Itu tampaknya benar dalam kasus pria Hong Kong di atas. Ketika dokter menguji darahnya untuk mencari antibodi terhadap virus corona tersebut, mereka tidak menemukan satupun. Itu bisa berarti bahwa dia memiliki respons kekebalan yang lemah terhadap virus corona pada kali pertama terinfeksi, atau bahwa antibodi yang dia buat selama infeksi pertamanya berkurang seiring waktu.
Tetapi selama infeksi kedua, ia dengan cepat mengembangkan lebih banyak antibodi, menunjukkan bahwa infeksi kedua bertindak seperti pendorong untuk menyalakan sistem kekebalan tubuhnya. Itu mungkin alasan mengapa dia tidak menunjukkan gejala apa pun untuk kedua kalinya.
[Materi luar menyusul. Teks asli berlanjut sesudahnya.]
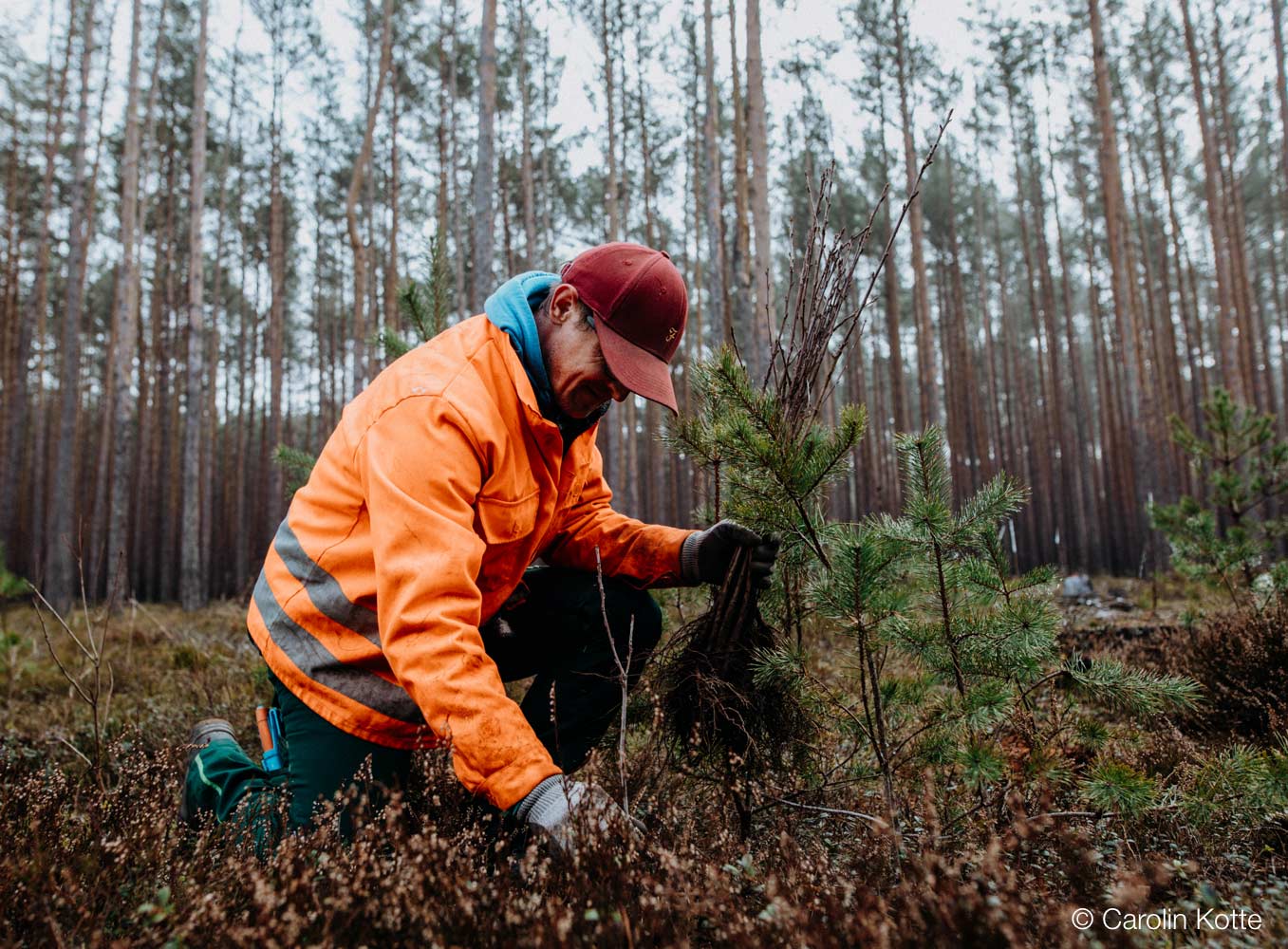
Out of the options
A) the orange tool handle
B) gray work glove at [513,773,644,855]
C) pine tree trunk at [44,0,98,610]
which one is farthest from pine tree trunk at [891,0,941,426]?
pine tree trunk at [44,0,98,610]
Itu kabar baik, kata Polandia. Itu berarti tubuh kita bisa menjadi lebih baik dalam melawan virus corona ketika terinfeksi untuk kedua kalinya.
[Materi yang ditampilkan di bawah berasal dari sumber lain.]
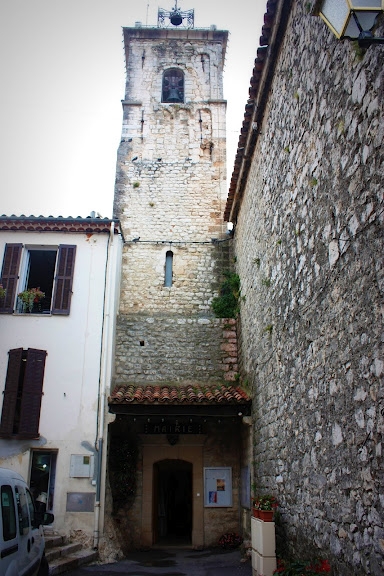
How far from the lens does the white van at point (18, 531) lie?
4.07 m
Tetapi fakta bahwa virus dapat berubah dengan cepat, hal ini berdampak pada upaya para peneliti untuk menghasilkan vaksin yang bekerja dengan baik.
“Saya pikir implikasi potensial dari ini adalah kami harus memberikan dosis penguat. Pertanyaannya adalah seberapa sering,” kata Poland. Dan itu akan tergantung pada seberapa cepat virus berubah, dan seberapa sering infeksi ulang terjadi.